**PROBLEM TO SOLVE**
With pictures left out, retype exactly the lines from the one containing "Parede Tumblr com" through the final line of the entries.

Short descriptive text snippets
╔══
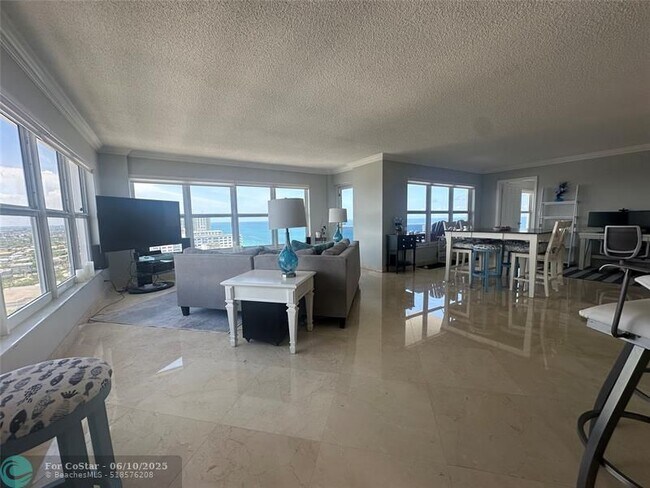 Building Photo - 3500 Galt Ocean Dr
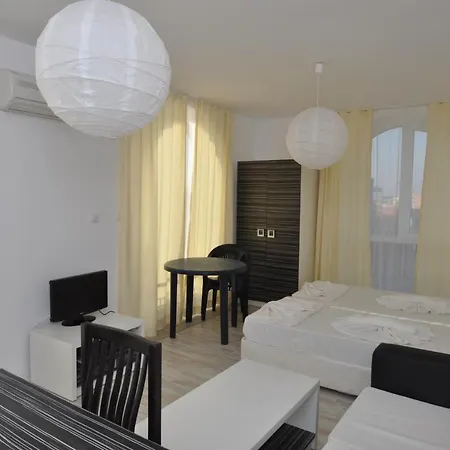 精品套房彩虹4酒店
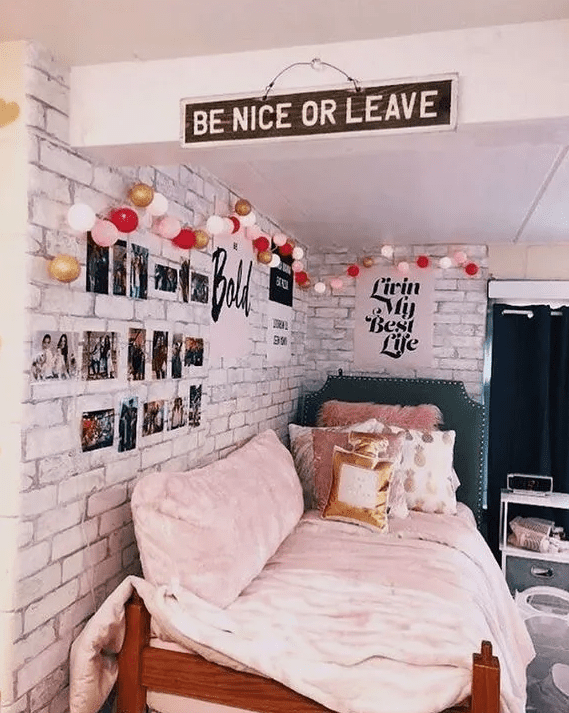 Parede Tumblr com posteres e placa Be Nice or Leave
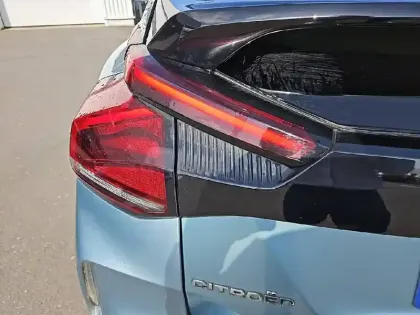 Photo 16 Citroën C4 e- 136 ch Automatique
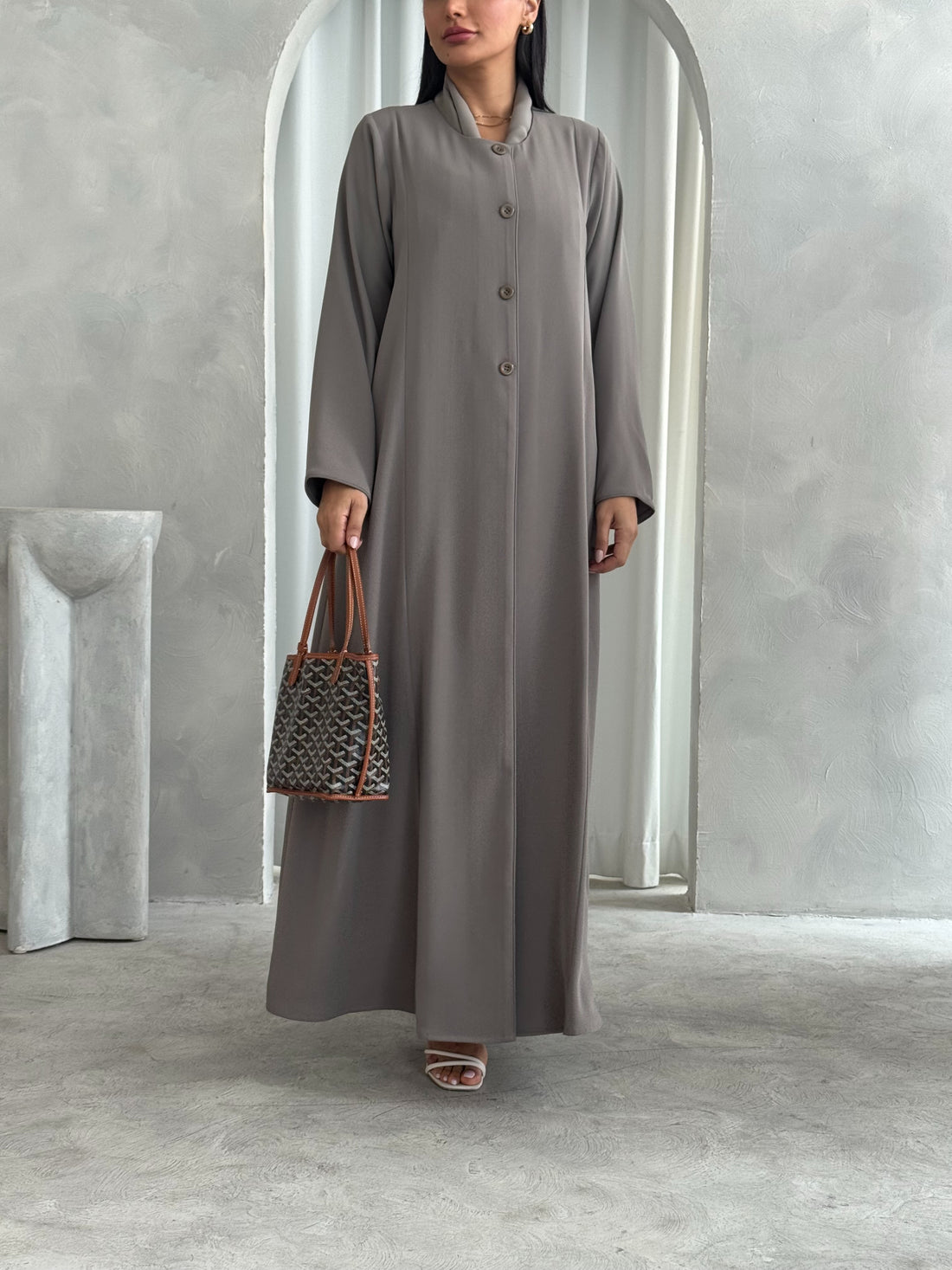 Safa in Olive Grey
╚══
**ANSWER TO THE PROBLEM**
 Parede Tumblr com posteres e placa Be Nice or Leave
 Photo 16 Citroën C4 e- 136 ch Automatique
 Safa in Olive Grey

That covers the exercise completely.